• _TASK GOAL_
Write out every line of these records again, requests included, but scale each number in the answers, whether coordinates or distances in millimeters, by 1.45 and round it to a whole number, with halves rounded up. Leave the pictures out of your answer.

• _RECORD SET_
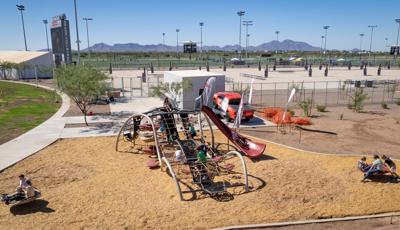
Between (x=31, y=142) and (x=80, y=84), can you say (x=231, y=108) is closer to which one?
(x=80, y=84)

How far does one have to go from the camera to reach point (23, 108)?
29156 millimetres

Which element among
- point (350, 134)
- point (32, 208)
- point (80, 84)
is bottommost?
point (32, 208)

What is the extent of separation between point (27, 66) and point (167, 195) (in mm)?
45875

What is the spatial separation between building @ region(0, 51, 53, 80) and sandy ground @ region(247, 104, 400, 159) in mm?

• _ANSWER BELOW_
Between (x=31, y=142) and (x=80, y=84), can you say (x=231, y=108) is closer to which one?
(x=116, y=122)

How far does one have to go from the camera to reach point (23, 108)?
42276 millimetres

Which element among
- point (350, 134)
- point (32, 208)
- point (80, 84)
is bottommost?
point (46, 302)

What is the extent of separation between point (27, 66) and point (167, 195) (in mm)?
66519

What is the spatial separation between building @ region(0, 51, 53, 80) and sandy ground @ region(247, 104, 400, 159) in mm?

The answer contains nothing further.